____ DATASET
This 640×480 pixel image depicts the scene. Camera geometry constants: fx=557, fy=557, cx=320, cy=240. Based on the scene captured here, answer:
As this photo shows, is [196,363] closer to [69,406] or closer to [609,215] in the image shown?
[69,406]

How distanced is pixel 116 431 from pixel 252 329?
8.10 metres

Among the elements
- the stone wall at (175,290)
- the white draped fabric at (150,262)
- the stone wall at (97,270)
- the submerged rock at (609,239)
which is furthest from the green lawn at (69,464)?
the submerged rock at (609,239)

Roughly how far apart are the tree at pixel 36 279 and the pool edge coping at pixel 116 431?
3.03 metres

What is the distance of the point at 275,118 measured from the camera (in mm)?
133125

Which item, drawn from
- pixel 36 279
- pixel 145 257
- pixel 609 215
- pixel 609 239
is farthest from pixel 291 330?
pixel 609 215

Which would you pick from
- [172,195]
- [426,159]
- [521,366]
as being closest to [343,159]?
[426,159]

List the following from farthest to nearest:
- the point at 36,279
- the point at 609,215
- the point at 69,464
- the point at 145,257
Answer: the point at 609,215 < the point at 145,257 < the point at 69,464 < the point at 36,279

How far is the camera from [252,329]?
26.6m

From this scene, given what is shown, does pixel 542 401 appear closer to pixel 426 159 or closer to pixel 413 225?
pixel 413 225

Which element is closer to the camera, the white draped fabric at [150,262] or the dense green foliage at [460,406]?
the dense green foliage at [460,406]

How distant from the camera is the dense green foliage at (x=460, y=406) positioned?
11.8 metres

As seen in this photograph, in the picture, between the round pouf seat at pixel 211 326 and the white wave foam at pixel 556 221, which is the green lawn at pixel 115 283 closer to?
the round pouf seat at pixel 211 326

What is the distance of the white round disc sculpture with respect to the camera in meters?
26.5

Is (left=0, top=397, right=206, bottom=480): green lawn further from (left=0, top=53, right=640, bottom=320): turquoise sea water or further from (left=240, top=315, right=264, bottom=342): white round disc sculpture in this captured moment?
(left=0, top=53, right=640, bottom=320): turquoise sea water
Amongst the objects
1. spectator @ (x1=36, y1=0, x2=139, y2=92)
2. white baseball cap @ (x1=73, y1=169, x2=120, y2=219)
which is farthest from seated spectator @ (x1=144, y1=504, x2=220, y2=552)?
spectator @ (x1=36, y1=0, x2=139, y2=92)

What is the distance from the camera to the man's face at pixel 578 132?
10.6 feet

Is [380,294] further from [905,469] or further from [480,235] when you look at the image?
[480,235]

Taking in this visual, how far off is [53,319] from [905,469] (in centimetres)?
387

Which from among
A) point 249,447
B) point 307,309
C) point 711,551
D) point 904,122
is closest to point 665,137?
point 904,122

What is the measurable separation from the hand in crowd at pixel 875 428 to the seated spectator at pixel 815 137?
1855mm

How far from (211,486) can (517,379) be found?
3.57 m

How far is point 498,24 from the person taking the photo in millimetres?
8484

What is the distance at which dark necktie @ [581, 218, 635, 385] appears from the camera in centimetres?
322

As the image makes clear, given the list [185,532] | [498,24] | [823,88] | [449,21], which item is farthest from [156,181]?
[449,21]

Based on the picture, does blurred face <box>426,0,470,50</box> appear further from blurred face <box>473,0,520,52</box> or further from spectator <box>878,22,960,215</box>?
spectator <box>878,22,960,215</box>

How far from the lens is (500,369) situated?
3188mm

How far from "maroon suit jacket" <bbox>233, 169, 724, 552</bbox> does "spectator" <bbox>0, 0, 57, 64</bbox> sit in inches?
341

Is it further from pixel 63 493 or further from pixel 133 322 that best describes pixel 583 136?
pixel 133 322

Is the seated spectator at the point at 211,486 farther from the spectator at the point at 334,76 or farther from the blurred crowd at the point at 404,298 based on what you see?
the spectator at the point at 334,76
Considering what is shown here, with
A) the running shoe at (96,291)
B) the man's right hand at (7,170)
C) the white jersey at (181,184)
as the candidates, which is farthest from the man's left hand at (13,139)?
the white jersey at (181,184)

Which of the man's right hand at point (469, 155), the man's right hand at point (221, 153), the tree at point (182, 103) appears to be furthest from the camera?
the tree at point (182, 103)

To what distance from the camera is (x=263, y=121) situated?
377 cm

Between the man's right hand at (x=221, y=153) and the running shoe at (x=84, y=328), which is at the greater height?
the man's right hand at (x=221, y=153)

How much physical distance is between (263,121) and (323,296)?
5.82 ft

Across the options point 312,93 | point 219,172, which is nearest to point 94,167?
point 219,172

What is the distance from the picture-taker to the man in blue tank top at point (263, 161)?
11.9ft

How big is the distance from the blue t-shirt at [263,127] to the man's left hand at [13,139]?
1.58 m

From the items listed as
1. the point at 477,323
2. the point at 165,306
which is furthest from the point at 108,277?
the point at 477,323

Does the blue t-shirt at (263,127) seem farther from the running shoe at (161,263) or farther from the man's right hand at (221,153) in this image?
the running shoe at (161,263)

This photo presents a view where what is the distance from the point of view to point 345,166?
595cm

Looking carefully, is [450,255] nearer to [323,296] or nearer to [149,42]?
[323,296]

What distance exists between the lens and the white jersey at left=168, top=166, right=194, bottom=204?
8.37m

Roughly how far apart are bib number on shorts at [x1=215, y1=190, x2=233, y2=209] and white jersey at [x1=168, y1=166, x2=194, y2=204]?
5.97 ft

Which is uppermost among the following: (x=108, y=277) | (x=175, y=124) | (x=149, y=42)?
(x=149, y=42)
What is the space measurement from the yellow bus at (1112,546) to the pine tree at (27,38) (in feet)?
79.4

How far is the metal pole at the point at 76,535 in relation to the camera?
________
WRITTEN INSTRUCTION. Please format every line of the records above as a JSON list of strings, one string per line, with blank lines left out.

RESULT OF THIS EXERCISE.
[
  "This 640×480 pixel image depicts the scene. Camera geometry constants: fx=557, fy=557, cx=320, cy=240. Based on the scene captured here, answer:",
  "As this photo shows, is [196,363] closer to [69,406] or closer to [609,215] in the image shown?",
  "[69,406]",
  "How distanced is pixel 116 431 from pixel 252 329?",
  "8.10 metres",
  "Among the elements",
  "- the stone wall at (175,290)",
  "- the white draped fabric at (150,262)",
  "- the stone wall at (97,270)",
  "- the submerged rock at (609,239)",
  "which is furthest from the green lawn at (69,464)?",
  "the submerged rock at (609,239)",
  "Roughly how far apart are the tree at pixel 36 279 and the pool edge coping at pixel 116 431?",
  "3.03 metres",
  "What is the distance of the point at 275,118 measured from the camera (in mm)?",
  "133125",
  "Which item, drawn from",
  "- pixel 36 279",
  "- pixel 145 257",
  "- pixel 609 215",
  "- pixel 609 239",
  "is farthest from pixel 291 330?",
  "pixel 609 215",
  "Which would you pick from",
  "- [172,195]",
  "- [426,159]",
  "- [521,366]",
  "as being closest to [343,159]?",
  "[426,159]",
  "List the following from farthest to nearest:",
  "- the point at 36,279",
  "- the point at 609,215",
  "- the point at 69,464",
  "- the point at 145,257",
  "Answer: the point at 609,215 < the point at 145,257 < the point at 69,464 < the point at 36,279",
  "How far is the camera from [252,329]?",
  "26.6m",
  "From this scene, given what is shown, does pixel 542 401 appear closer to pixel 426 159 or closer to pixel 413 225?",
  "pixel 413 225",
  "Which element is closer to the camera, the white draped fabric at [150,262] or the dense green foliage at [460,406]?",
  "the dense green foliage at [460,406]",
  "How distant from the camera is the dense green foliage at (x=460, y=406) positioned?",
  "11.8 metres",
  "As seen in this photograph, in the picture, between the round pouf seat at pixel 211 326 and the white wave foam at pixel 556 221, which is the green lawn at pixel 115 283 closer to?",
  "the round pouf seat at pixel 211 326",
  "What is the distance of the white round disc sculpture with respect to the camera in meters?",
  "26.5",
  "Is (left=0, top=397, right=206, bottom=480): green lawn further from (left=0, top=53, right=640, bottom=320): turquoise sea water or further from (left=240, top=315, right=264, bottom=342): white round disc sculpture in this captured moment?",
  "(left=0, top=53, right=640, bottom=320): turquoise sea water",
  "Amongst the objects",
  "1. spectator @ (x1=36, y1=0, x2=139, y2=92)",
  "2. white baseball cap @ (x1=73, y1=169, x2=120, y2=219)",
  "which is farthest from seated spectator @ (x1=144, y1=504, x2=220, y2=552)?",
  "spectator @ (x1=36, y1=0, x2=139, y2=92)",
  "What is the distance from the camera to the man's face at pixel 578 132?",
  "10.6 feet",
  "Is [380,294] further from [905,469] or further from [480,235] when you look at the image?",
  "[480,235]",
  "Taking in this visual, how far off is [53,319] from [905,469] (in centimetres)?",
  "387",
  "Which from among",
  "A) point 249,447",
  "B) point 307,309",
  "C) point 711,551",
  "D) point 904,122",
  "is closest to point 665,137?",
  "point 904,122",
  "What is the measurable separation from the hand in crowd at pixel 875 428 to the seated spectator at pixel 815 137?",
  "1855mm",
  "How far from (211,486) can (517,379) be found?",
  "3.57 m",
  "How far is point 498,24 from the person taking the photo in millimetres?",
  "8484",
  "What is the distance at which dark necktie @ [581, 218, 635, 385] appears from the camera in centimetres?",
  "322",
  "As the image makes clear, given the list [185,532] | [498,24] | [823,88] | [449,21], which item is farthest from [156,181]?",
  "[449,21]",
  "Based on the picture, does blurred face <box>426,0,470,50</box> appear further from blurred face <box>473,0,520,52</box> or further from spectator <box>878,22,960,215</box>?",
  "spectator <box>878,22,960,215</box>",
  "How far from the lens is (500,369) situated?",
  "3188mm",
  "How far from \"maroon suit jacket\" <bbox>233, 169, 724, 552</bbox> does \"spectator\" <bbox>0, 0, 57, 64</bbox> sit in inches?",
  "341",
  "Is it further from pixel 63 493 or further from pixel 133 322 that best describes pixel 583 136?",
  "pixel 133 322",
  "Is the seated spectator at the point at 211,486 farther from the spectator at the point at 334,76 or farther from the blurred crowd at the point at 404,298 based on what you see?",
  "the spectator at the point at 334,76",
  "Considering what is shown here, with",
  "A) the running shoe at (96,291)",
  "B) the man's right hand at (7,170)",
  "C) the white jersey at (181,184)",
  "as the candidates, which is farthest from the man's left hand at (13,139)?",
  "the white jersey at (181,184)",
  "Which of the man's right hand at point (469, 155), the man's right hand at point (221, 153), the tree at point (182, 103) appears to be furthest from the camera?",
  "the tree at point (182, 103)",
  "To what distance from the camera is (x=263, y=121) situated?",
  "377 cm",
  "Between the man's right hand at (x=221, y=153) and the running shoe at (x=84, y=328), which is at the greater height?",
  "the man's right hand at (x=221, y=153)",
  "How much physical distance is between (263,121) and (323,296)?",
  "5.82 ft",
  "Across the options point 312,93 | point 219,172, which is nearest to point 94,167?",
  "point 219,172",
  "What is the distance from the picture-taker to the man in blue tank top at point (263, 161)?",
  "11.9ft",
  "How big is the distance from the blue t-shirt at [263,127] to the man's left hand at [13,139]?",
  "1.58 m",
  "From the items listed as",
  "1. the point at 477,323",
  "2. the point at 165,306",
  "which is furthest from the point at 108,277?",
  "the point at 477,323",
  "Does the blue t-shirt at (263,127) seem farther from the running shoe at (161,263) or farther from the man's right hand at (221,153) in this image?",
  "the running shoe at (161,263)",
  "This photo presents a view where what is the distance from the point of view to point 345,166?",
  "595cm",
  "Looking carefully, is [450,255] nearer to [323,296] or nearer to [149,42]?",
  "[323,296]",
  "What distance exists between the lens and the white jersey at left=168, top=166, right=194, bottom=204?",
  "8.37m",
  "Roughly how far apart are bib number on shorts at [x1=215, y1=190, x2=233, y2=209] and white jersey at [x1=168, y1=166, x2=194, y2=204]?",
  "5.97 ft",
  "Which is uppermost among the following: (x=108, y=277) | (x=175, y=124) | (x=149, y=42)?",
  "(x=149, y=42)",
  "What is the space measurement from the yellow bus at (1112,546) to the pine tree at (27,38) (in feet)?",
  "79.4",
  "How far is the metal pole at the point at 76,535 in relation to the camera?"
]